# Difference between benifits of raw, canned or powdered goats milk



## lambs

I have been busy making batches of practice soap and now I want to try goat's milk.

Can someone explain the difference (in a bar of soap) between raw, canned and powdered milk.

I am sure of course the raw is best, but how so? 

Also if I buy raw milk what is the going price per gallon?

Thanks for all of the wonderful information!


----------



## Anita Martin

Raw milk will not stay raw in soap because the saponification heats it up. I doubt there are any noticeable benefits in using raw, beyond label/ingredient appeal. Raw milk from our own goats does not contain some of the things milk bought in a store or powdered does. It can be free of things like soy or corn, antibiotics, etc. 

As far as price goes, Walmart sells it for $12 a gallon. Most of us sell it for less, although I have no idea why we would sell less than Walmart does except that people might not buy it if it were more.  $8 to $12 is about the going rate in most places for raw goats milk per gallon.

● DATA SHOWN
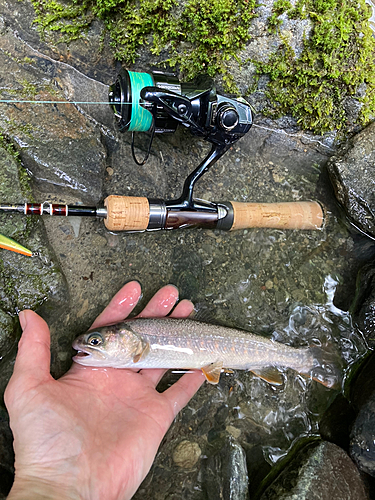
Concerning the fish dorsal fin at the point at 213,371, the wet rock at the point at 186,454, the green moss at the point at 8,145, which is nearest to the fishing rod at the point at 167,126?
the green moss at the point at 8,145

● WRITTEN PROBLEM 1
Using the goat's milk soap thread above, decide whether each statement agrees with it. Answer yes or no for each, and quote the exact words from the thread that decide it.
(a) According to the reply, raw milk stays raw when it is used in soap.
(b) The reply states that Walmart sells goat's milk for $12 a gallon.
(c) The person asking has already made soap with goat's milk.
● WRITTEN PROBLEM 2
Carry the goat's milk soap thread forward from the point where it stops.

● OUTPUT 1
(a) No: "Raw milk will not stay raw in soap because the saponification heats it up."
(b) Yes: "As far as price goes, Walmart sells it for $12 a gallon."
(c) No: "I have been busy making batches of practice soap and now I want to try goat's milk."

● OUTPUT 2
Also, please put your name, where you live, etc. in you byline so we know which part of the country you live in. Some of us might be close by.


----------



## lambs

Thank you...I thought walmart only sold the little cans..I will have to check that out. 

Updated my profile too.


----------



## hsmomof4

Lambs, put it in your signature so that it's right there.


----------



## lambs

Thanks hsmomof4.....I was just wondering why it didn't show up!! LOL


----------



## Anita Martin

Walmart normally sells it in quart cartons near the organic milks in the refrigeration section.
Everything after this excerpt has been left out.